Achilles tendinitis is an injury of the Achilles tendon, which connects the calf muscles to the heel bone and it is used to walk, run and jump.
Achilles tendinitis is an overuse injury that mainly occurs due to increased training intensity in runners or middle-aged people who play sports that require high activity.
The initial symptoms of Achilles tendinitis present a mild ache above the heel or in the back of the leg after a sports activity while sever pain may occur after prolonged running, sprinting and/or climbing.
Tenderness and stiffness are possible symptoms in the morning due to a period of inactivity.
Achilles tendinitis is caused by continuous strain on the Achilles tendon usually brought on by intensive training, running or sports activities.

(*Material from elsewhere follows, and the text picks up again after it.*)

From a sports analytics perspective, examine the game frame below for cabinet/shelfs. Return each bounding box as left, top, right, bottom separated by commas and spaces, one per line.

The structure of the tendon weakens with age making it more susceptible to injury especially in middle-aged people.
There are a few factors that increase the risk of Achilles tendinitis such as:
- Sex and age: Middle-aged men are at greater risk of sustaining an injury to the Achilles tendon.
- Physical factors: Obesity, tight calf muscles and a flat arch in the foot increase tendon strain.
- Medical conditions: People suffering from diabetes or high blood pressure carry high risk for an Achilles tendinitis injury.
- Medications: Some types of antibiotics such as fluoroquinolones have been linked to higher rates of Achilles tendinitis.
- Training choices: Running or training in worn-out or poor quality shoes increase the risk of tendon injury as well as running on a steeply terrain can also increase predispositions to Achilles tendinitis. Moreover, pain in the tendon occurs more frequently in cold weather.
Achilles tendinitis injuries may weaken the tendon, which can make it more susceptible to a tear or rupture that is usually repaired surgically and would require physical therapy.
Prevention of an Achilles injury may not be possible; however there are steps to decrease the risk of Achilles tendinitis such as gradual increase of activity level, daily stretching, strengthening the calf muscles, good quality training shoes and switching to low-impact activities such as swimming or cycling.